Dieu a ensuite dit à Job que, même les énormes dinosaures (« behémot » et « léviathan », Jb 40.15 et 40.25), sont comme des jouets dans ses mains. Comment Job pouvait‑il exiger de Dieu des explications?
Job s’est enfin humilié.
« Je reconnais que tu peux tout et qu’aucune réflexion n’est inaccessible pour toi. Oui, j’ai fait part, sans les comprendre, de merveilles qui me dépassent et que je ne connaissais pas. Mon oreille avait entendu parler de toi; mais maintenant mon œil t’a vu. C’est pourquoi je me condamne et je me repens sur la poussière et sur la cendre » (Jb 42.2‑6).
Ne nous montrons pas arrogants en nous plaçant au‑dessus de Dieu pour exiger de lui qu’il nous explique pourquoi il permet ou envoie le mal ou la souffrance dans nos vies. « Qui es‑tu pour discuter avec Dieu? Le vase modelé dira‑t‑il au modeleur : Pourquoi m’as‑tu fait ainsi? » (Rm 9.20). Ayons au contraire beaucoup d’humilité!

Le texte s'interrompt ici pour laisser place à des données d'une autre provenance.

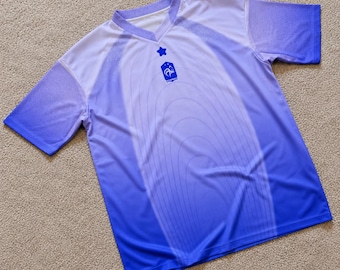 Blue Purple Soccer Jersey, France Inspired Football Shirt, Gradient Soccer Top, Unisex Football Jersey, Vintage Sports Shirt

Souvenons‑nous que les épines, la sueur, les souffrances et la mort découlent du péché de nos premiers parents. Nous n’avons pas le droit d’attribuer à Dieu la responsabilité d’une transgression commise par l’homme. Nous devrions plutôt ressentir et exprimer de la reconnaissance pour la grâce infinie de notre Dieu. Par amour pour nous, il nous a donné son Fils Jésus, qui a subi les souffrances les plus injustes et les plus incompréhensibles par amour pour nous, afin d’accomplir parfaitement la justice divine pour notre salut éternel. Dieu l’a voulu depuis toujours pour que nous soyons délivrés de nos péchés et de notre misère, et que nous ayons désormais pleinement confiance dans sa bonne main paternelle dans nos vies, dans l’espérance du monde nouveau promis en héritage aux enfants de Dieu adoptés en Jésus‑Christ.